WORK TO COMPLETE
Please restate the listing word for word, omitting the images.

--- START ---

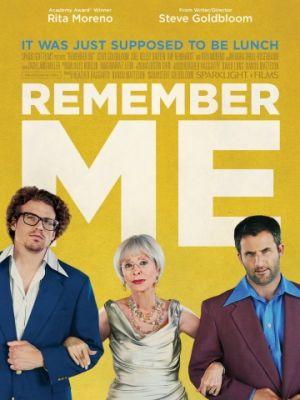 Не забывай меня / Remember Me (2016)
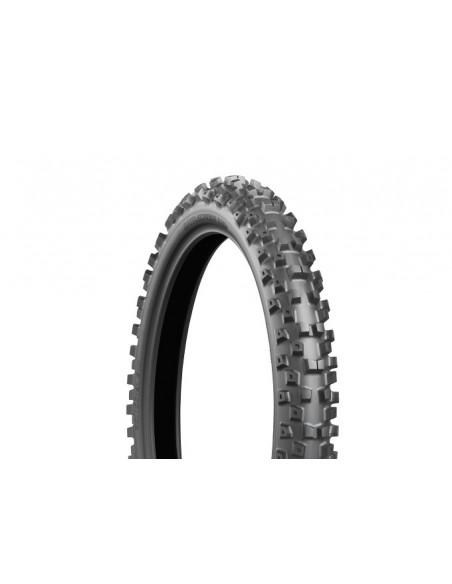 Gomma anteriore Bridgestone X20 80/100-21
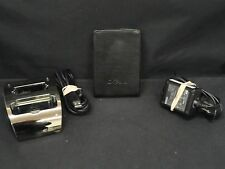Accessory Bundle for Dell Axim X3  Handheld Pocket PC PDA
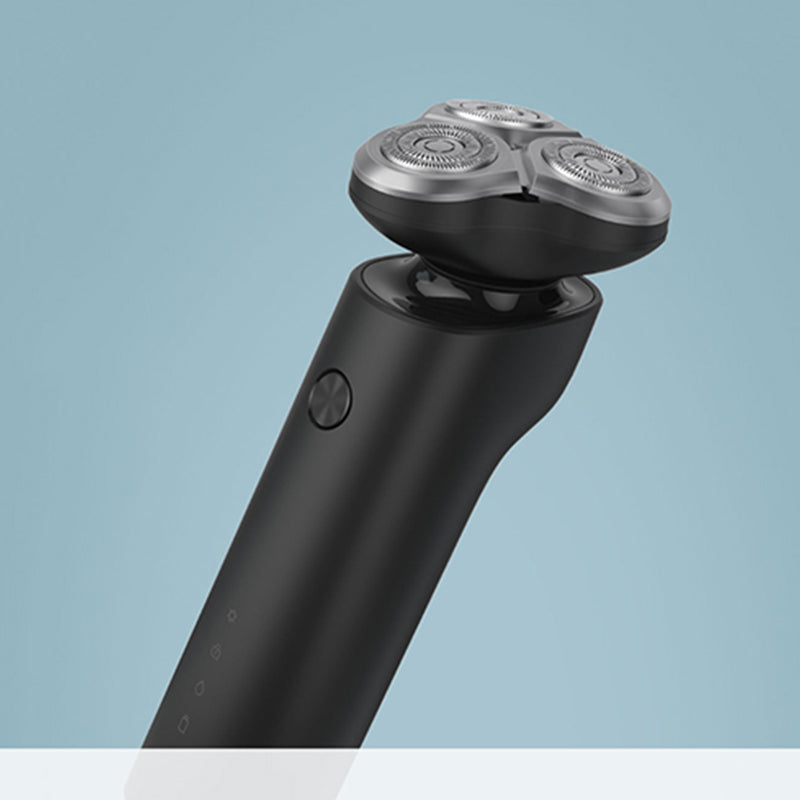 Xiaomi Mijia 360 Degree Float Shaving Electric Shaver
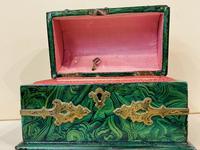 Jewellery Casket (4 of 19)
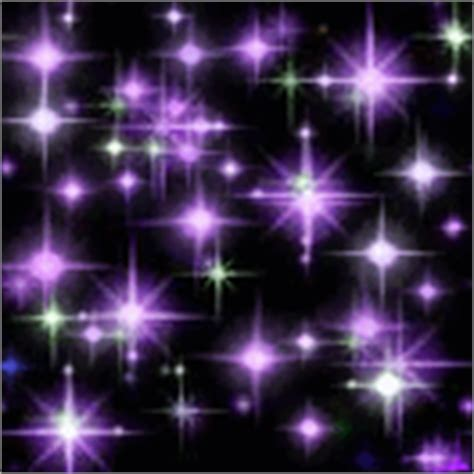 Bling Stars Animated Twinkling Stars Seamless Repeating Free Twinkle Purple Backgrounds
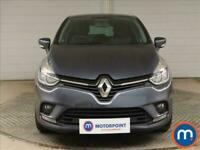 Renault Clio 0.9 TCE 90 Iconic 5dr Hatchback Petrol Manual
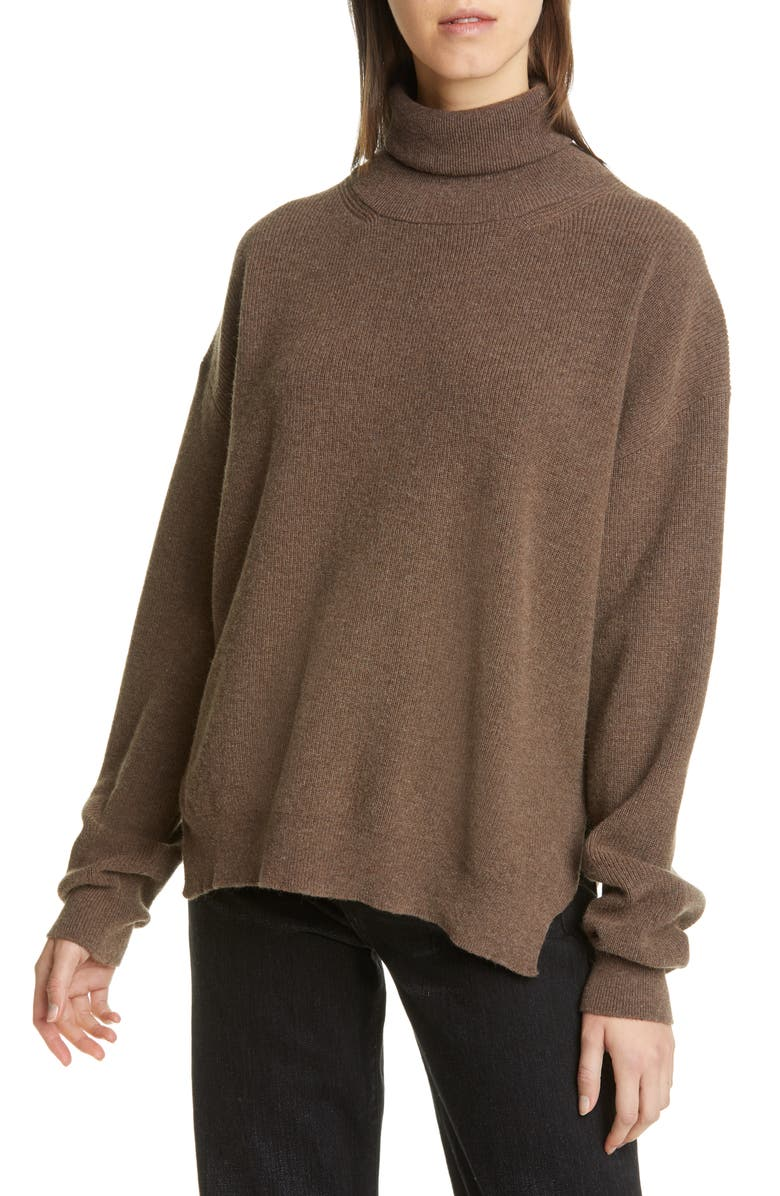 NANUSHKA Monday Merino Wool & Cashmere Blend Sweater, Main, color, DARK BROWN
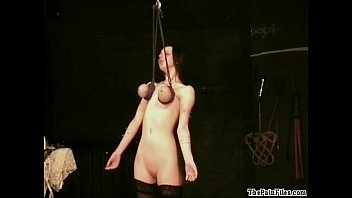 boobs touching piercing fetish and extreme bdsm of enslaved emily x in hardcore bondage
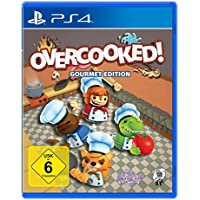 Overcooked! Gourmet Edition (PlayStation PS4)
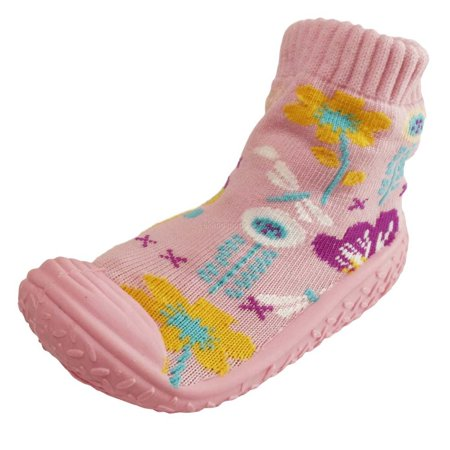 Infant Q Baby Girl Anti-slip Rubber First Walking Sock Shoes Flowers Pattern](Chuck Taylors Baby)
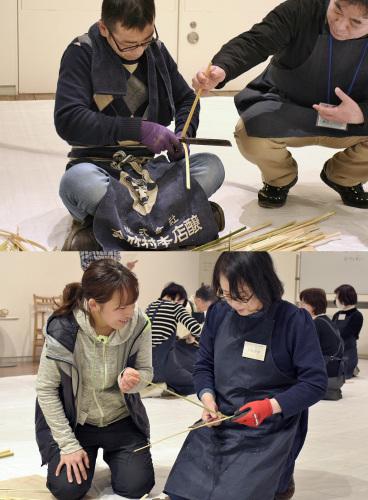 たのしい実技講座[竹を編む]を開催しました①_c0222139_15440502.jpg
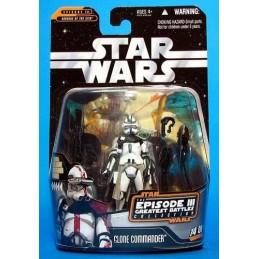 Clone commander Epuisode III
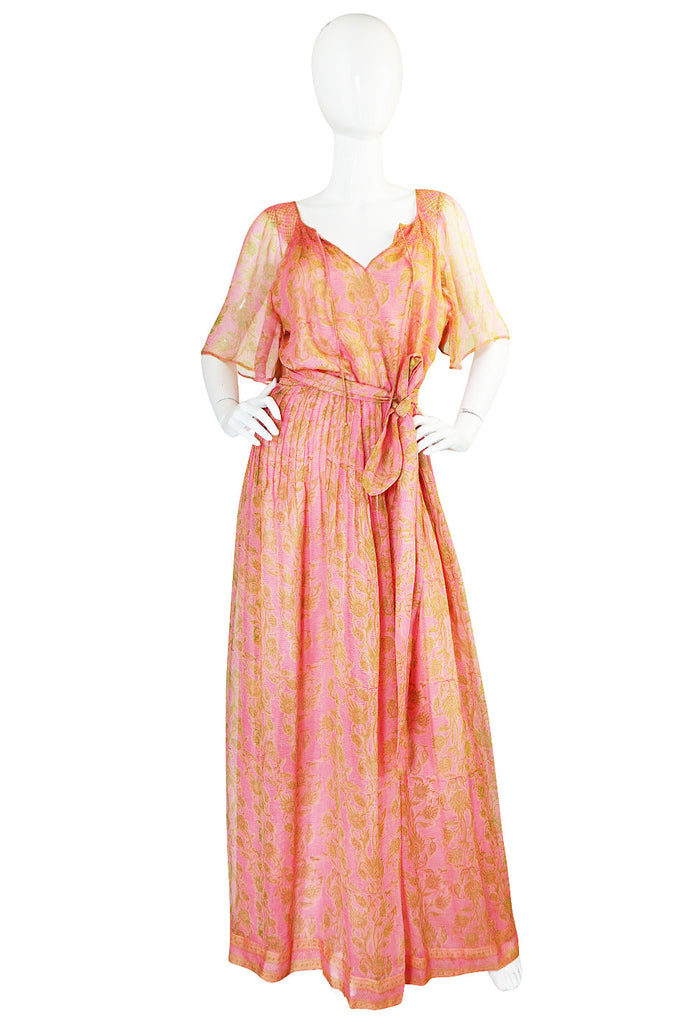 1970s Pink Print Silk Chiffon Treacy Lowe Caftan Dress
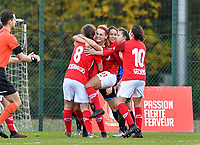 Standard's players and Sylke Calleeuw pictured celebrating after scoring a goal during a female soccer game between Standard Femina de Liege and Club Brugge YLA on the seventh matchday of the 2020 - 2021 season of Belgian Scooore Womens Super League , saturday 14 th of November 2020  in Angleur , Belgium . PHOTO SPORTPIX.BE | SPP | DAVID CATRY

--- END ---

RESULT OF THIS TASK
 Не забывай меня / Remember Me (2016)
 Gomma anteriore Bridgestone X20 80/100-21
Accessory Bundle for Dell Axim X3  Handheld Pocket PC PDA
 Xiaomi Mijia 360 Degree Float Shaving Electric Shaver
 Jewellery Casket (4 of 19)
 Bling Stars Animated Twinkling Stars Seamless Repeating Free Twinkle Purple Backgrounds
 Renault Clio 0.9 TCE 90 Iconic 5dr Hatchback Petrol Manual
 NANUSHKA Monday Merino Wool & Cashmere Blend Sweater, Main, color, DARK BROWN
 boobs touching piercing fetish and extreme bdsm of enslaved emily x in hardcore bondage
 Overcooked! Gourmet Edition (PlayStation PS4)
 Infant Q Baby Girl Anti-slip Rubber First Walking Sock Shoes Flowers Pattern](Chuck Taylors Baby)
 たのしい実技講座[竹を編む]を開催しました①_c0222139_15440502.jpg
 Clone commander Epuisode III
 1970s Pink Print Silk Chiffon Treacy Lowe Caftan Dress
 Standard's players and Sylke Calleeuw pictured celebrating after scoring a goal during a female soccer game between Standard Femina de Liege and Club Brugge YLA on the seventh matchday of the 2020 - 2021 season of Belgian Scooore Womens Super League , saturday 14 th of November 2020  in Angleur , Belgium . PHOTO SPORTPIX.BE | SPP | DAVID CATRY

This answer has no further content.